··· Data for review
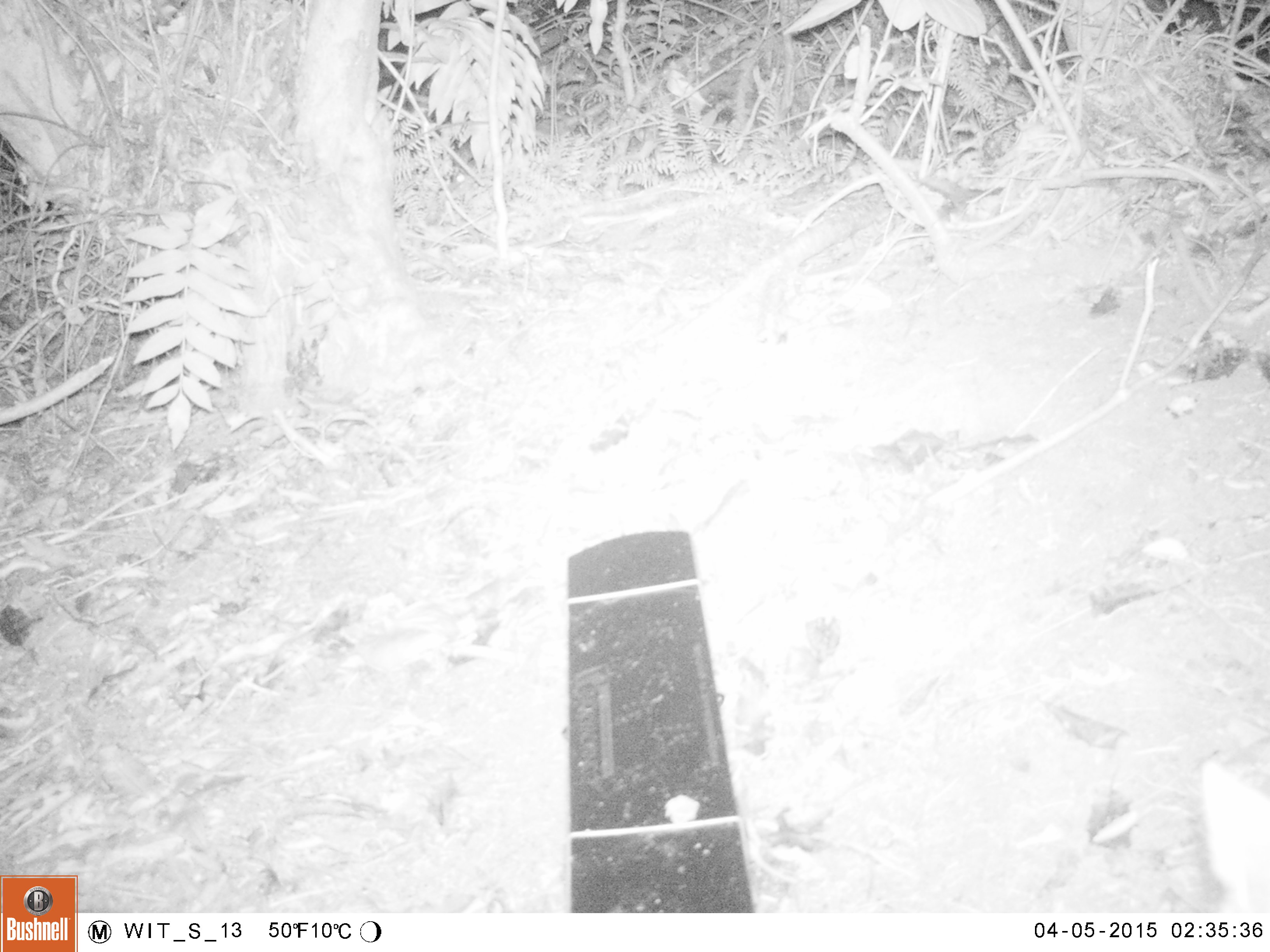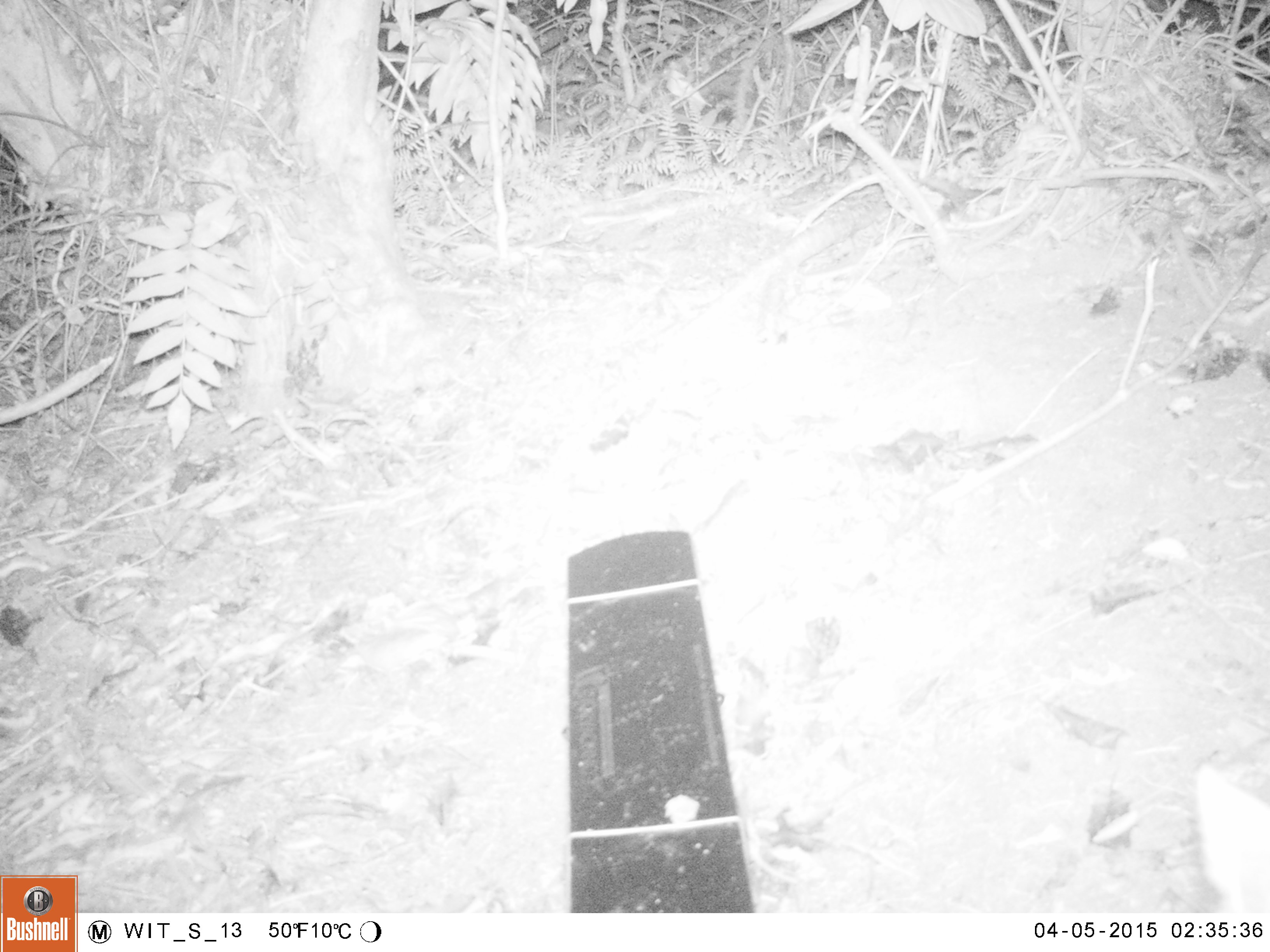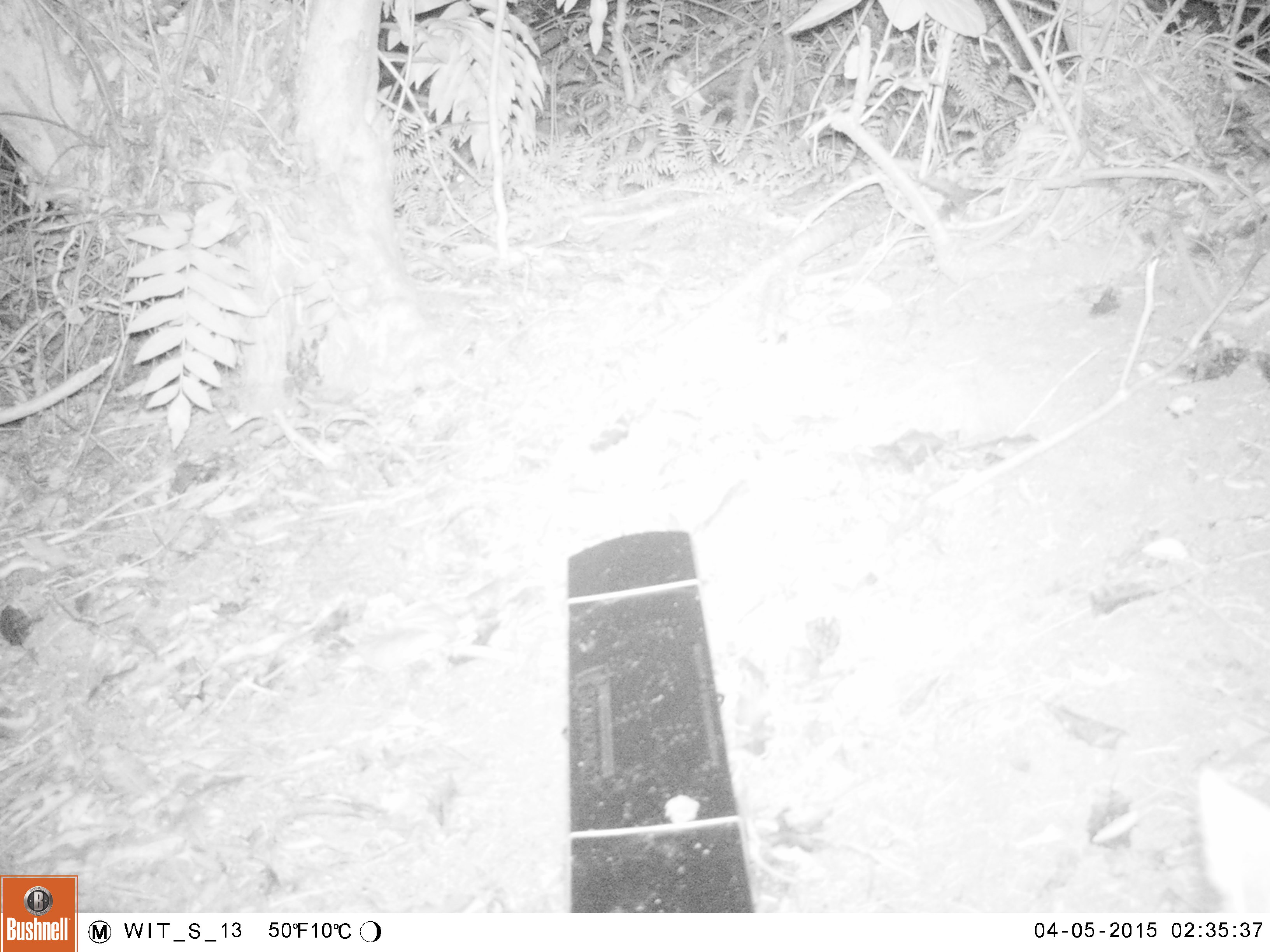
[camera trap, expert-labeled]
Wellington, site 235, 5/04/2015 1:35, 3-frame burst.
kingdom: Animalia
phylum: Chordata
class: Mammalia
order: Carnivora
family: Felidae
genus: Felis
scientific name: Felis catus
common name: cat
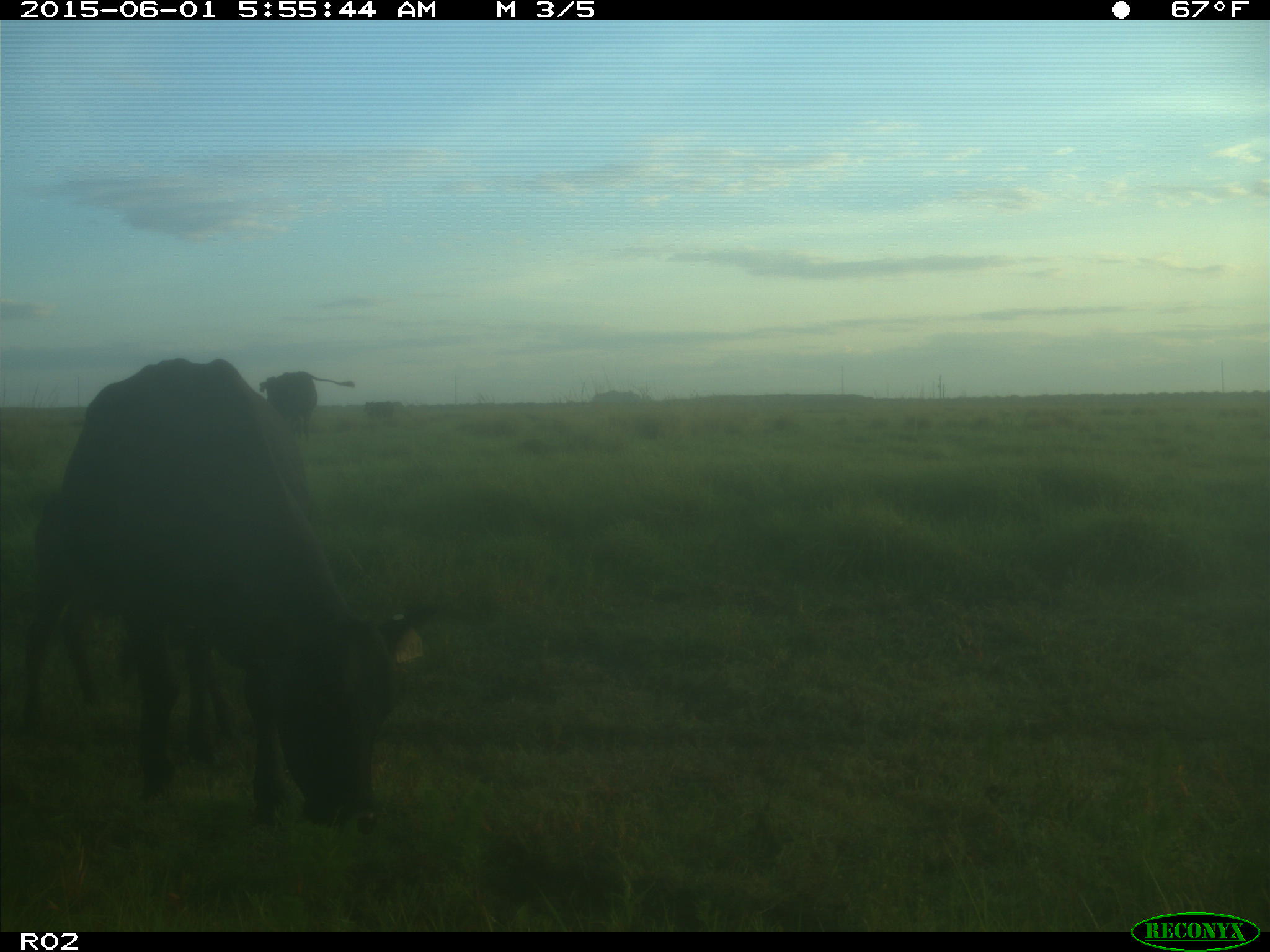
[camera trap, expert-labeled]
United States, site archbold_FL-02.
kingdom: Animalia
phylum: Chordata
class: Mammalia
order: Artiodactyla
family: Bovidae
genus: Bos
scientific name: Bos taurus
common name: domestic cow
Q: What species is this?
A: Bos taurus (domestic cow).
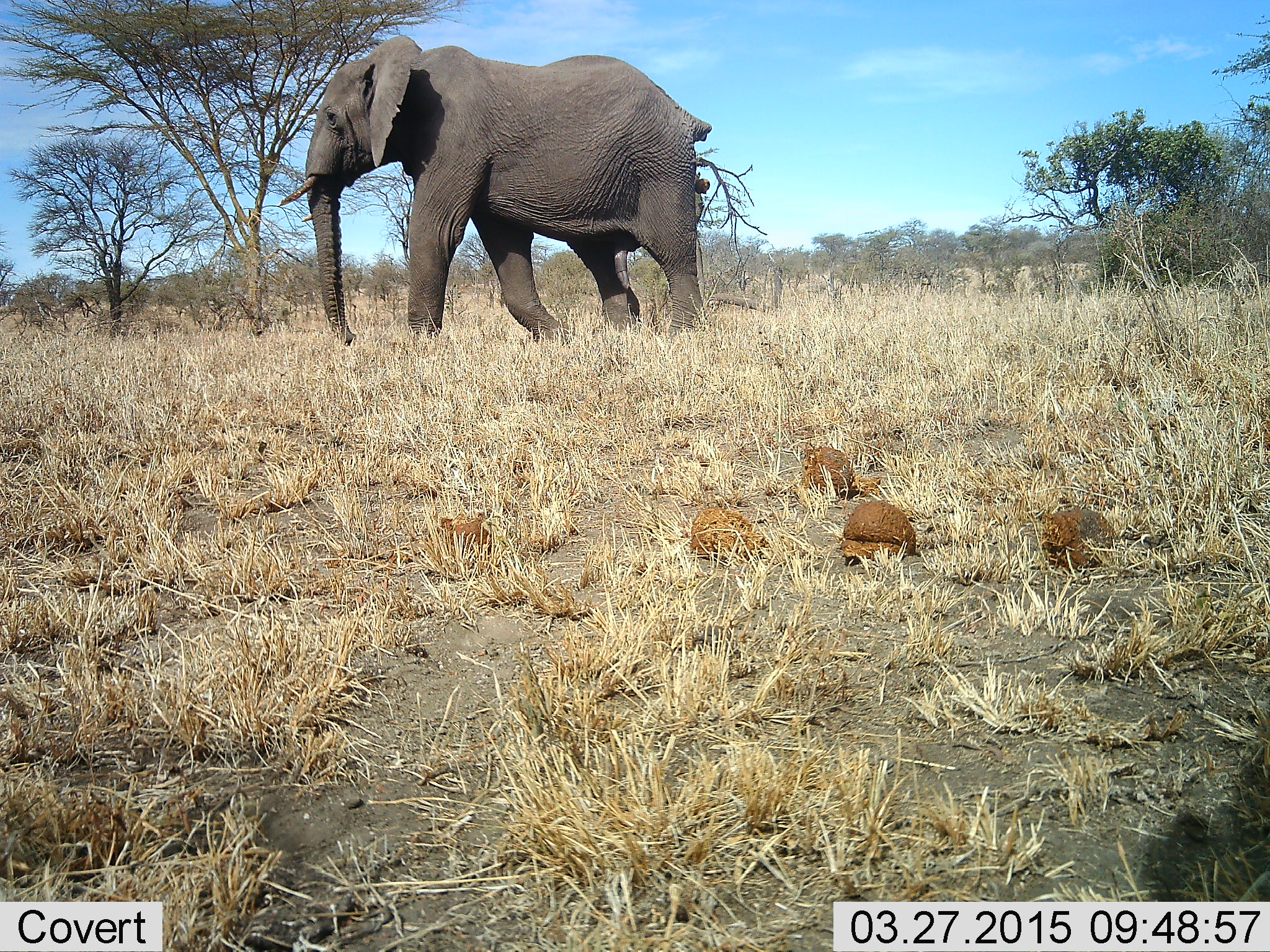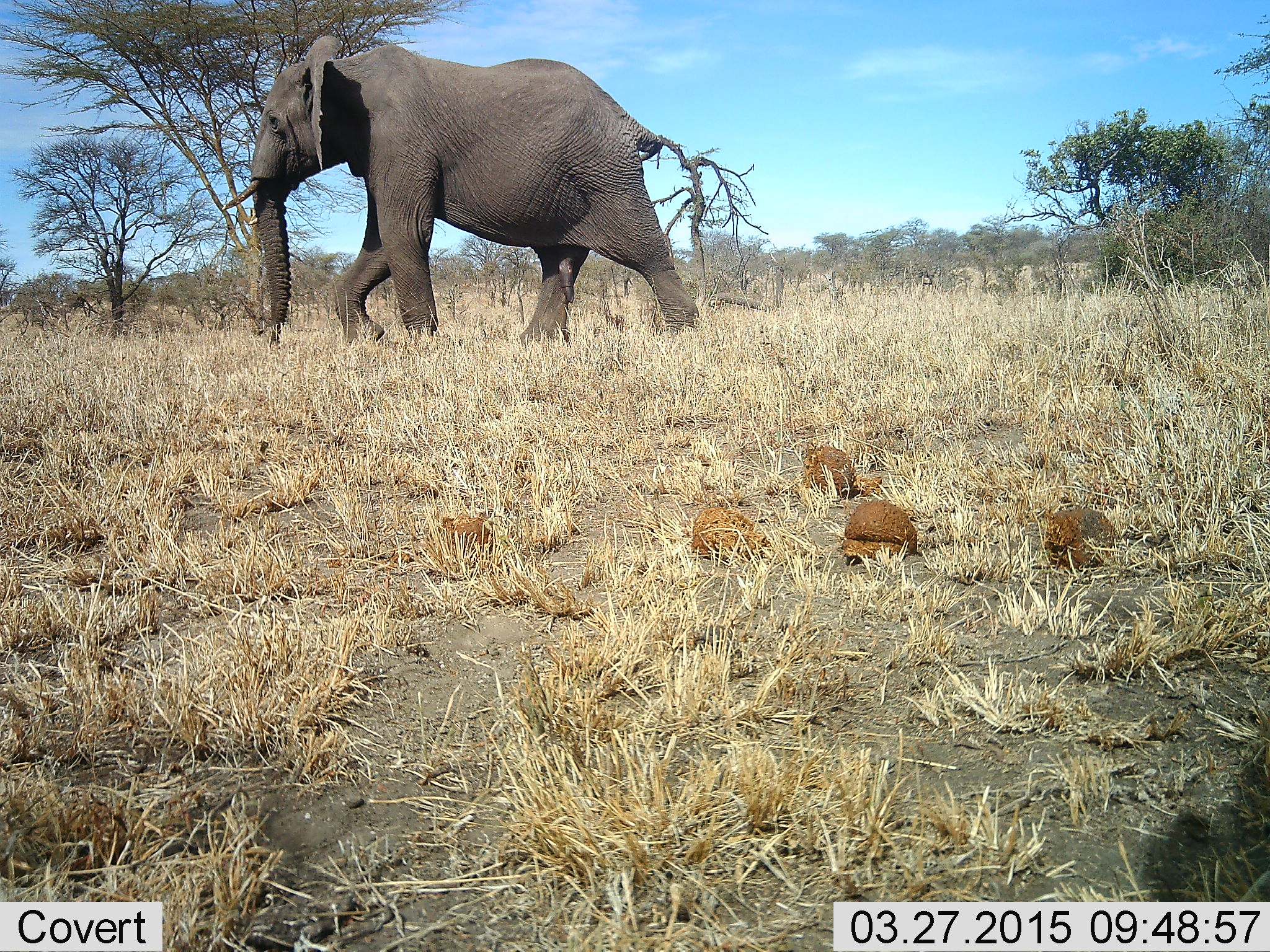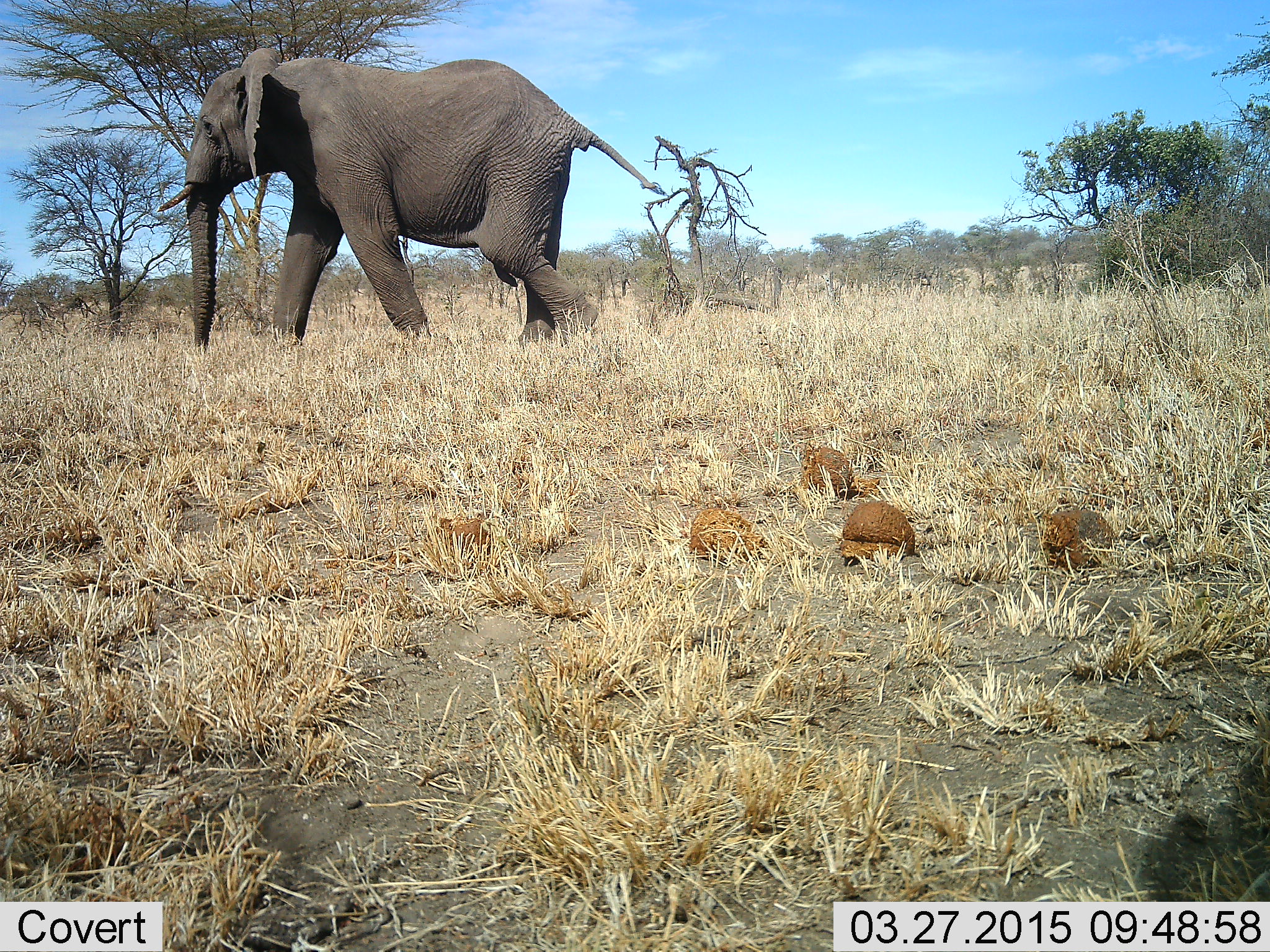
······
◆ Directions for this task:
Leave out the pictures, and retype exactly the lines from the one containing "scientific name: Bos taurus" through the last line of the data above, no more and no less.

◆ Written reply:
scientific name: Bos taurus
common name: domestic cow
Q: What species is this?
A: Bos taurus (domestic cow).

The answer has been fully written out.